**LISTA DE TAREAS:**
A. ¿De qué palabra latina proviene el término, según el texto sobre el caudillo?
B. Por favor, prosigue el texto sobre el caudillo a partir de su última oración.

**FRAGMENTO PARA LEER:**
|---|

El caudillo es un jefe guerrero, de allí deriva su nombre según el Diccionario de la Lengua Española el cual nos señala que su origen proviene del latín: capitellus, que se refiere a cabeza, el que dirige y manda a la gente de guerra. Puede ser un jefe militar, es decir, que pertenece a un ejército formal aunque cumpliendo con las condiciones del punto 2.
El caudillo es un jefe político personalista, porque su voluntad personal carismática y violenta determina sus decisiones como autoridad, y no las leyes o las instituciones. Las bases de su carisma son sus habilidades guerreras y de liderazgo: que demuestra en los triunfos en batallas, heroicidad, dominio como jinete, porte y nobleza, condición de macho (capacidad de conquista amorosa y de reproducción: gran cantidad de hijos), y guía o mando de los soldados en las campañas: relación informal en la vida cotidiana con los soldados, uso del lenguaje y costumbres de los soldados y trato igualitario salvo en la batalla.

|---|

[Datos de razonamiento sobre geometría de escenas]
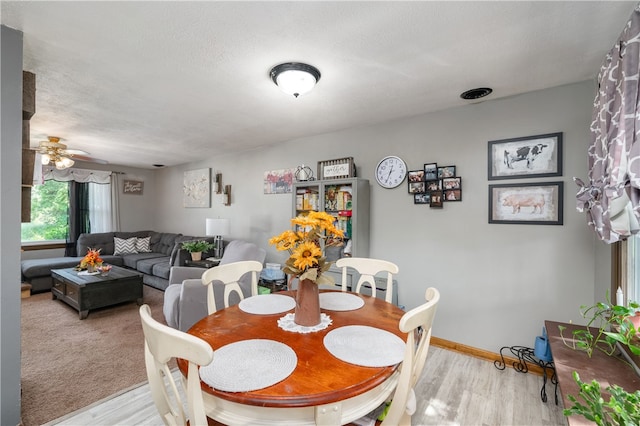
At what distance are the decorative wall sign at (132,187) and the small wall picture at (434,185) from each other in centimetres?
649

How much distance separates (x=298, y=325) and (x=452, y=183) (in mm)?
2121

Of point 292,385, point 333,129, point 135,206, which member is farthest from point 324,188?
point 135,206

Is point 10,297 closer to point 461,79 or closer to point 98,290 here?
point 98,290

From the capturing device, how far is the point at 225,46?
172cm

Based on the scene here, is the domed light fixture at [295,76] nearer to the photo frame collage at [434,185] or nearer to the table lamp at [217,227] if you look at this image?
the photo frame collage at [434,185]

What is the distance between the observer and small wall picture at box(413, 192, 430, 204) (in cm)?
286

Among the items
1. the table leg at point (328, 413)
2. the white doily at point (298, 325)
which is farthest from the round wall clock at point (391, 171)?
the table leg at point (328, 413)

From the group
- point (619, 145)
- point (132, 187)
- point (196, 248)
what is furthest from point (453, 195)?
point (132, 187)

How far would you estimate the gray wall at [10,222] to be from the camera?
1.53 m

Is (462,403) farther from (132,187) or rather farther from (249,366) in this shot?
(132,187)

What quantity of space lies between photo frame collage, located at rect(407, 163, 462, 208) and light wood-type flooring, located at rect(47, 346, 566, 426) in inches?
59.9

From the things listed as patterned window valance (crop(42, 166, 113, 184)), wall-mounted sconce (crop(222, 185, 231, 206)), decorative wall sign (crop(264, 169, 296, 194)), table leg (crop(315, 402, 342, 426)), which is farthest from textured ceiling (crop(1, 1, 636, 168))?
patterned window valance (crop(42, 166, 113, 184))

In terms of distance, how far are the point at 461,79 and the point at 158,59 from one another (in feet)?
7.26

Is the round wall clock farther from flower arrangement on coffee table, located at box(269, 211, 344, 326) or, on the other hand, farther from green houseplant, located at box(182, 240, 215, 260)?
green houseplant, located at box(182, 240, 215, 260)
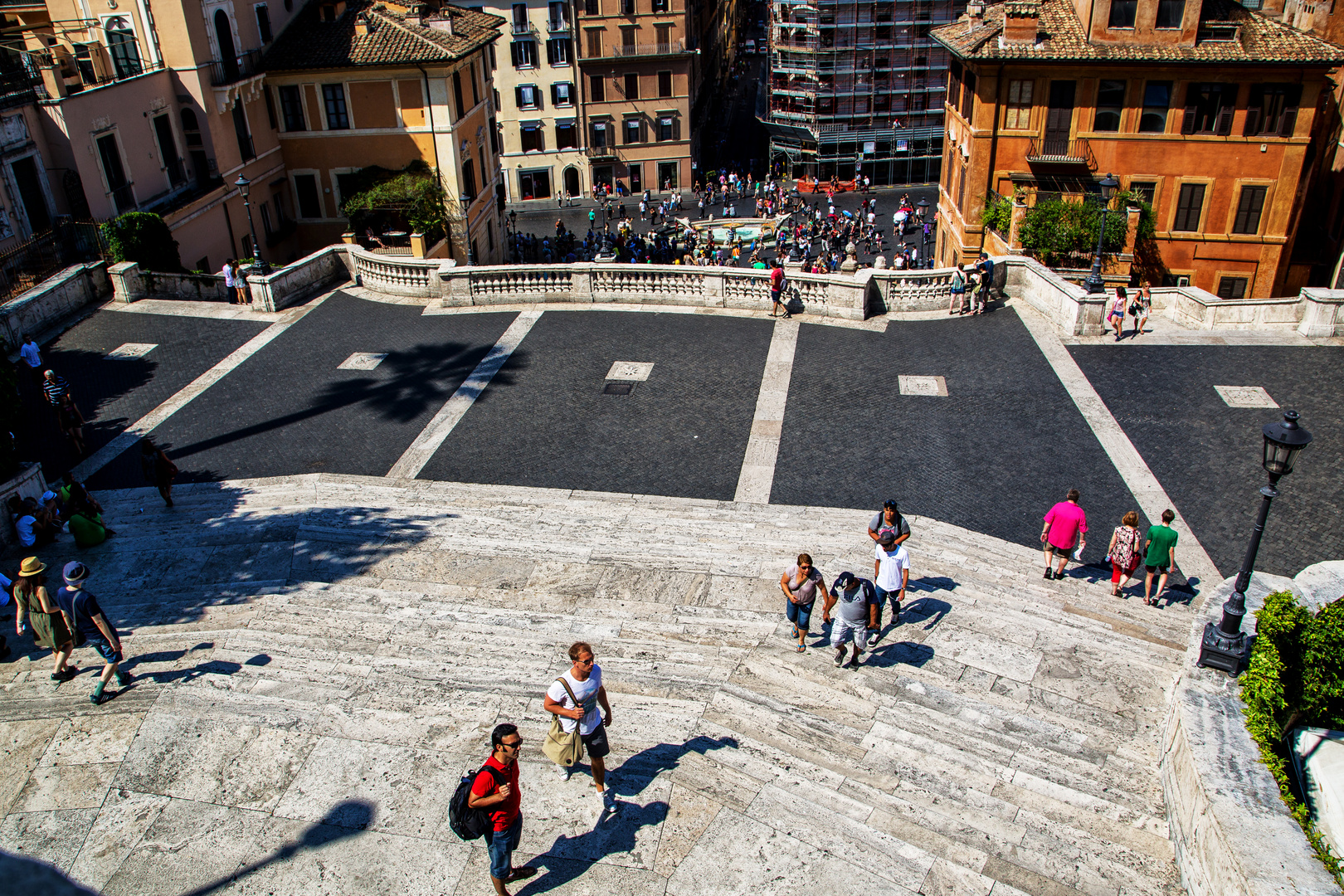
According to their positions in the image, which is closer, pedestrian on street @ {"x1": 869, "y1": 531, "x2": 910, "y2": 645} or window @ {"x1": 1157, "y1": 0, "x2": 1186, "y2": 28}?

|---|

**RESULTADOS POR TAREA:**
A. De capitellus, que se refiere a cabeza.

B.
El caudillo controla un ejército privado o hueste o «partida» (no formal) que puede entrar en conflicto con el ejército formal cuando éste limite su poder; o la creación de fuertes lazos de lealtad entre soldados y el caudillo que llevan a una relativa «privatización» de los cuerpos del ejército que están bajo su mando. Sus soldados lo idealizan brindándole diversos títulos como taita, etc. que le permite una casi ciega obediencia. Es por medio de este ejército particular que influye en política.
La autoridad del caudillo puede centralizar varios tipos de poderes: el económico, el social, el político (incluso institucional: creación e interpretación legal y de justicia), y el militar por supuesto; en una determinada localidad o región.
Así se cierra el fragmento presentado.